• [TESTO FORNITO]
Il libro di Carlo Mazzucchelli e Nausica Manzi Oltrepassare - Intrecci di parole tra etica e tecnologia è pubblicato nella collana Tecnovisions di Delos Digital 

 INTRODUZIONE 

 

"Non conosco nulla al mondo che abbia tanto potere quanto la parola. A volte ne scrivo una, e la guardo, fino a quando non comincia a splendere".

Emily Dickinson 

 

Mi sembra che il linguaggio venga sempre usato in modo approssimativo, casuale, sbadato, e ne provo un fastidio intollerabile. Non si creda che questa mia reazione corrisponda a un’intolleranza per il prossimo: il fastidio peggiore lo provo sentendo parlare me stesso.  [...] Alle volte mi sembra che un’epidemia pestilenziale abbia colpito l’umanità nella facoltà che più la caratterizza, cioè l’uso della parola, una peste del linguaggio che si manifesta come perdita di forza conoscitiva e di immediatezza, come automatismo che tende a livellare l’espressione sulle formule più generiche, anonime, astratte, a diluire i significati, a smussare le punte espressive, a spegnere ogni scintilla che sprizzi dallo scontro delle parole con nuove circostanze.

Italo Calvino, Lezioni americane. Sei proposte per il prossimo millennio, Pag.38 

 

Siamo parole in carne e ossa 

Quando, con le nostre voci o con il nostro silenzio parliamo, ci scopriamo composti di parole che si incarnano in ogni ruga che attraversa i nostri sguardi, in ogni arricciatura che le nostre labbra prendono e in ogni gesto che, partendo da un dentro turbolento e complesso, si dirige sempre verso un esterno dove quel disordine sembra rispecchiarsi, come causa o conseguenza.

• [SEZIONE DATI]
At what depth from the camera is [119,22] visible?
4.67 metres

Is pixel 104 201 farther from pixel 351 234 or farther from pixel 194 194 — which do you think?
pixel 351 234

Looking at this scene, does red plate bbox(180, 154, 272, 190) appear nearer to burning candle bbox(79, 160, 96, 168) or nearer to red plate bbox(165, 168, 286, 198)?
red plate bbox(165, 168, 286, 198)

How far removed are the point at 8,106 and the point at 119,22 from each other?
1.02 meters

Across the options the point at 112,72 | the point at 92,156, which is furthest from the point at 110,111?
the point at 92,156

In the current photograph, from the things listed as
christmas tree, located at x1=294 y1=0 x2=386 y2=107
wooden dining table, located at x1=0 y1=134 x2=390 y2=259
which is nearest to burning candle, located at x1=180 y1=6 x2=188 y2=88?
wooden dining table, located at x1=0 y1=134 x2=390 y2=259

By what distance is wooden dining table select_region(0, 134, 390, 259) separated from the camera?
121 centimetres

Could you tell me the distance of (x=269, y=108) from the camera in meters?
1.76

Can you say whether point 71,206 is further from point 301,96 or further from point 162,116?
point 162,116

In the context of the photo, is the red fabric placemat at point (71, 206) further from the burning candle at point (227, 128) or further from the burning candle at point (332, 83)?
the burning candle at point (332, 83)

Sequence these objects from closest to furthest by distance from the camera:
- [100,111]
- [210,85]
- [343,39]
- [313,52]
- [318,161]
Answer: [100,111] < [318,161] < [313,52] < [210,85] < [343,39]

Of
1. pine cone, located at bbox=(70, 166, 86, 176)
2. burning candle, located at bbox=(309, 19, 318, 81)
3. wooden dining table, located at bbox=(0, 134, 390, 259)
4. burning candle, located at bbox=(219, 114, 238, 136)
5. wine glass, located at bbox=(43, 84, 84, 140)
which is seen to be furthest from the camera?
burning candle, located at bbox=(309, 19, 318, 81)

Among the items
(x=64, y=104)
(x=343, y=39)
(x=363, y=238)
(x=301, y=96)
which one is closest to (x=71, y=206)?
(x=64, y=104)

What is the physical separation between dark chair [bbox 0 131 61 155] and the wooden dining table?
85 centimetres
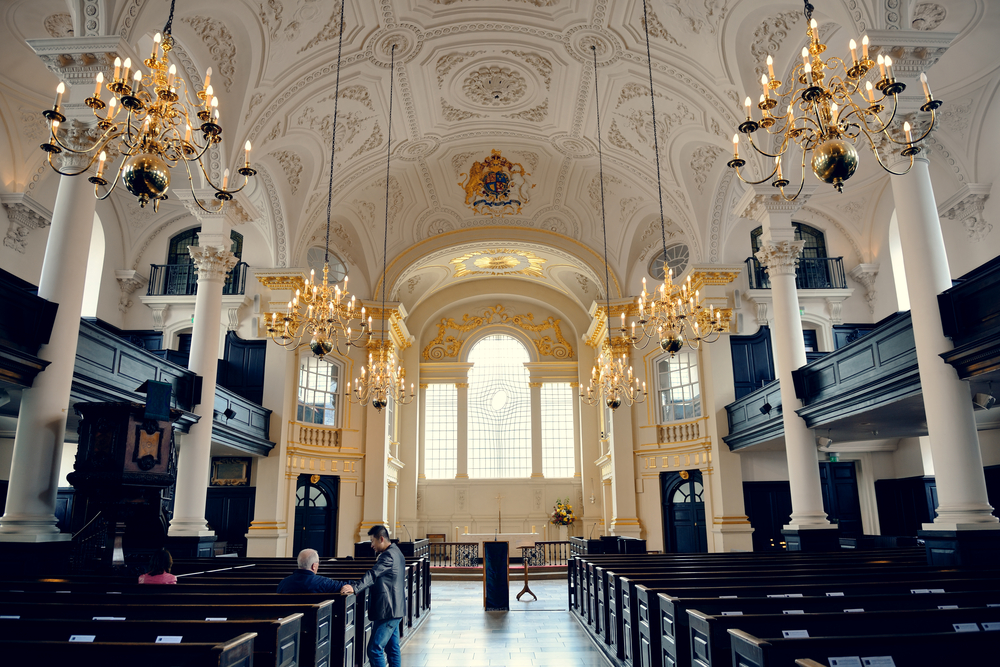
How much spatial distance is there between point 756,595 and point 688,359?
44.3 ft

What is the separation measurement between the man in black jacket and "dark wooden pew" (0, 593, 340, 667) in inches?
9.8

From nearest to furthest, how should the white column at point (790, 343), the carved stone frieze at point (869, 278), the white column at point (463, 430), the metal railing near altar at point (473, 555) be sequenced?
the white column at point (790, 343)
the carved stone frieze at point (869, 278)
the metal railing near altar at point (473, 555)
the white column at point (463, 430)

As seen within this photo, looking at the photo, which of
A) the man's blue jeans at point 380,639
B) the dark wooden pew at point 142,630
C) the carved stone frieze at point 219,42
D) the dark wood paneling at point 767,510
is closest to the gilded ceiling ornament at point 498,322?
the dark wood paneling at point 767,510

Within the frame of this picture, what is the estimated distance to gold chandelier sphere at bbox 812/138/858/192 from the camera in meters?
5.21

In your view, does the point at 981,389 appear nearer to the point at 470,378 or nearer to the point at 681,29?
the point at 681,29

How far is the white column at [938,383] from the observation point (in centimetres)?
728

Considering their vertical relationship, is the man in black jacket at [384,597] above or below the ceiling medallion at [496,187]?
below

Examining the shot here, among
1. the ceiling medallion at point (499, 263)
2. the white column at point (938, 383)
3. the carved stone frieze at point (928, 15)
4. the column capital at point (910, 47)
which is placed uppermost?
the ceiling medallion at point (499, 263)

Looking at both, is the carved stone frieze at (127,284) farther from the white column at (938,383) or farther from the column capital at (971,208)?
the column capital at (971,208)

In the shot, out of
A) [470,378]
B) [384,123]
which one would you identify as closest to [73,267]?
[384,123]

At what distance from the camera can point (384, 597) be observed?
20.1ft

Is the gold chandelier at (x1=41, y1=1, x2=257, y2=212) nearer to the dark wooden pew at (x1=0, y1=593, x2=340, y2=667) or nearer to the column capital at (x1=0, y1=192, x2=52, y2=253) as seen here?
the dark wooden pew at (x1=0, y1=593, x2=340, y2=667)

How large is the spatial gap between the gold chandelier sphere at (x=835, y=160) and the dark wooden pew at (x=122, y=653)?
5.07 m

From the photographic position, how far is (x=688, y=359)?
1847 cm
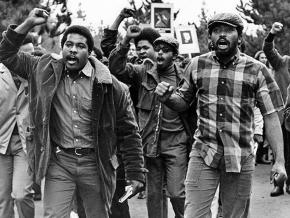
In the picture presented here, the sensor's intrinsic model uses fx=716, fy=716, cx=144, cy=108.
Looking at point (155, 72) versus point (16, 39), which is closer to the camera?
point (16, 39)

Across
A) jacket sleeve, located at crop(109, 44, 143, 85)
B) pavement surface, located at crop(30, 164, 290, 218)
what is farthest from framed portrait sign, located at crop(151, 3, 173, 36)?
jacket sleeve, located at crop(109, 44, 143, 85)

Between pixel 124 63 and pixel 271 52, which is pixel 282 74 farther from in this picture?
pixel 124 63

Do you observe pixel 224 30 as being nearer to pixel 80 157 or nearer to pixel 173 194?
pixel 80 157

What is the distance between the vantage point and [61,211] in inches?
213

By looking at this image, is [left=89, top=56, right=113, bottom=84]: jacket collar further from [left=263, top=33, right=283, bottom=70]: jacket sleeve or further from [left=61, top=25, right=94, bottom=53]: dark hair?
[left=263, top=33, right=283, bottom=70]: jacket sleeve

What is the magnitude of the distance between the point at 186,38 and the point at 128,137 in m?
8.22

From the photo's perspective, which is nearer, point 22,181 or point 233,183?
point 233,183

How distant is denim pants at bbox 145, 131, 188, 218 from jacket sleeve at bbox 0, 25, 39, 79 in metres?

• [COMPITO ASSEGNATO]
Scrivi il seguito del testo sul potere della parola, riprendendo subito dopo la sua ultima frase. I record sono materiale a sé stante, distinto dal testo.

• [RISULTATO DELL'ESERCIZIO]
Siamo parole in carne e ossa, insiemi incarnati di carne e di sangue, di silenzi e di passi, di solitudini, di mani strette, di baci, carezze e abbracci. Attraverso una voce dirompente e coinvolgente o con un silenzio fragile ma che sa scuotere ogni radice, ognuna delle parole che danno forma al nostro linguaggio, compongono il nostro corpo e la nostra anima, narra di un oltre inaspettato, invisibile, che abita in ogni essere umano e, contemporaneamente e allo stesso modo, nella realtà che ci è intorno, ogni giorno sempre più alla deriva, di un’umanità vagabonda e bisognosa. Un oltre che è nuovo respiro e primo passo di una rinnovata esistenza.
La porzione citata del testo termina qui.